TASK PROMPT:
Can you reproduce every one of the rows below word for word, changing nothing?

SUPPLIED DATA:

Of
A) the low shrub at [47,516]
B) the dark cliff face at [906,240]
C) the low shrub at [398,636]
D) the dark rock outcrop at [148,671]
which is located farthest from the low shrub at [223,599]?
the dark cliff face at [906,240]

ANSWER TO THIS EXERCISE:
Of
A) the low shrub at [47,516]
B) the dark cliff face at [906,240]
C) the low shrub at [398,636]
D) the dark rock outcrop at [148,671]
which is located farthest from the low shrub at [223,599]?
the dark cliff face at [906,240]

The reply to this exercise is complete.